L’ incarico di realizzare l’opera con edicola marmorea per la chiesa di Santa Maria dello Spasimo, infatti, venne commissionato ad Antonello Gagini nel 1516 dal giureconsulto palermitano Giacomo Basilicò. L’altare, purtroppo ha avuto una vita assai travagliata, scandita da numerosi spostamenti perché la storia della chiesa è complicata così come quella del quadro che incorniciava, L’andata al calvario del maestro Raffaello Sanzio, portato via dalla Sicilia nel 1661 dal re di Spagna Fillippo III. L’odissea dell’altare ha inizio nel 1530 quando, per ragioni militari, si decise di realizzare la nuova cinta muraria della città, e il bastione più grande fu realizzato proprio dove sorge lo Spasimo.

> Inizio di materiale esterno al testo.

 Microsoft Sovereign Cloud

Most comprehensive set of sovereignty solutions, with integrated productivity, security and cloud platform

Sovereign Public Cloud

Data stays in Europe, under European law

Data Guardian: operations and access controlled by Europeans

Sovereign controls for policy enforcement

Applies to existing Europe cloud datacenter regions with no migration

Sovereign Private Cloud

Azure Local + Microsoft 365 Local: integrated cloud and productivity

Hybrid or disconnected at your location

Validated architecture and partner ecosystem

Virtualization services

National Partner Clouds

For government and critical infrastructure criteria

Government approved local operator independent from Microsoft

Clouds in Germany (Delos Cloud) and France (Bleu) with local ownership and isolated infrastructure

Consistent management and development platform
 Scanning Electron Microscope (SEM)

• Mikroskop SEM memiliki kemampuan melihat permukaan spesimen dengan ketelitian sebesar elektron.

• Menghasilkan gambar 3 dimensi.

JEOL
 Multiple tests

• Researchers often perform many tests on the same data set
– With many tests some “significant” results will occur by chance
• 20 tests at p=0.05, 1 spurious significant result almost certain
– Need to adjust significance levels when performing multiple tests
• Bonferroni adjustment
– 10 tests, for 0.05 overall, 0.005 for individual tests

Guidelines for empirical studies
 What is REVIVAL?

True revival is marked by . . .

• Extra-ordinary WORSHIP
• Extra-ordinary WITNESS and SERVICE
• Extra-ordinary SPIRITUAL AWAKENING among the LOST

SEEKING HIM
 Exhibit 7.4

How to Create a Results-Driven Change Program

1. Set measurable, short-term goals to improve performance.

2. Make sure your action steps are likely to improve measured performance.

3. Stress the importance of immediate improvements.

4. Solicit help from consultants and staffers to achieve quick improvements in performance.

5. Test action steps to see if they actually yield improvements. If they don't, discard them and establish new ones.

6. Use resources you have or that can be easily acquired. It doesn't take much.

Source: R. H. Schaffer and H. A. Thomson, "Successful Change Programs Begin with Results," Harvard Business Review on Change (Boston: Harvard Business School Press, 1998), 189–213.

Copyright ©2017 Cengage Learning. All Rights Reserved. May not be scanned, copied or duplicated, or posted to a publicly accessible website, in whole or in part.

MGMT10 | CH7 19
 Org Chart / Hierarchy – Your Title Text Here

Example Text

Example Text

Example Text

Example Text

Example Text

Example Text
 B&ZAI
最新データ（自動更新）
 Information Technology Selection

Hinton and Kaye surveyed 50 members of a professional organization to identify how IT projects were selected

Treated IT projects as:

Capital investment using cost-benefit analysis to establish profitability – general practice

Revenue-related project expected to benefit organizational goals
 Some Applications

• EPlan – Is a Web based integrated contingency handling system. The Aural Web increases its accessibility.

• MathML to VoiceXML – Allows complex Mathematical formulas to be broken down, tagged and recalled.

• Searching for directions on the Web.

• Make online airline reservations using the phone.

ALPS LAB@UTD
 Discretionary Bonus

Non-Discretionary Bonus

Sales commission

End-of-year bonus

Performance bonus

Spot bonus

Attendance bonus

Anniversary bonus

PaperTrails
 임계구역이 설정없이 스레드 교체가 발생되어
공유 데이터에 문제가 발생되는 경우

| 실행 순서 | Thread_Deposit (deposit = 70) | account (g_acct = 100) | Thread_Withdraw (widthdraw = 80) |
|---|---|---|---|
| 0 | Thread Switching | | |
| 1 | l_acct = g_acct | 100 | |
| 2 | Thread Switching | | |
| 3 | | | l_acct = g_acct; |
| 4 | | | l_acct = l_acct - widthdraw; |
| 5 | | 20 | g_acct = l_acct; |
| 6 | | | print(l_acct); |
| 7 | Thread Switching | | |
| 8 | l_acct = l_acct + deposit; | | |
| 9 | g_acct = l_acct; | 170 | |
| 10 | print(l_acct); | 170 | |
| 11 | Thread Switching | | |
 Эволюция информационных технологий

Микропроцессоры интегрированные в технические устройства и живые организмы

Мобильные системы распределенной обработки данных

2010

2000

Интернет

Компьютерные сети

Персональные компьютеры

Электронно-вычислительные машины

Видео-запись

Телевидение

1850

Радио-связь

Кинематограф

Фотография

Così, i monaci dovettero andar via perché il complesso diventò prima zona militare per poi essere destinato, nel corso dei secoli, ad altri usi: teatro, magazzino, e ospedale.
L’altare, quindi, fu portato in un primo momento nella chiesa di Santo Spirito fuori le mura, quindi alla chiesa dei gesuiti sul Cassaro, trasformata a sua volta nell’androne della biblioteca centrale della Regione siciliana. Nel 1888, l’opera del Gagini fu trasferita nel Museo Nazionale (oggi Museo Salinas) ma, dopo la guerra, le opere archeologiche furono separate da quelle di età medievale e moderna per essere conservate al Museo Abatellis. Stranamente l’altare, forse per le sue dimensioni, fu restituito ai gesuiti che lo misero, senza montarlo, nella loro sede di Villa San Cataldo, a Bagheria. Dove è stato ritrovato nel 1986, dalla studiosa Spadafora. Curiosamente, sono dovuti passare altri 30 anni per ridare all’opera del Gagini la sua veste originaria. «Con la mia insistenza, la Soprintendenza e il Comune, nel momento in cui i gesuiti hanno lasciato quella sede, acquisita dalla Provincia, hanno recuperato tutti i pezzi che io avevo individuato disseminati tra i magazzini e il giardino. Allora ebbi la promessa che sarebbe stato rimontato immediatamente – conclude – Da allora sono passati 32 anni, per fortuna siamo qui a celebrare questa inaugurazione».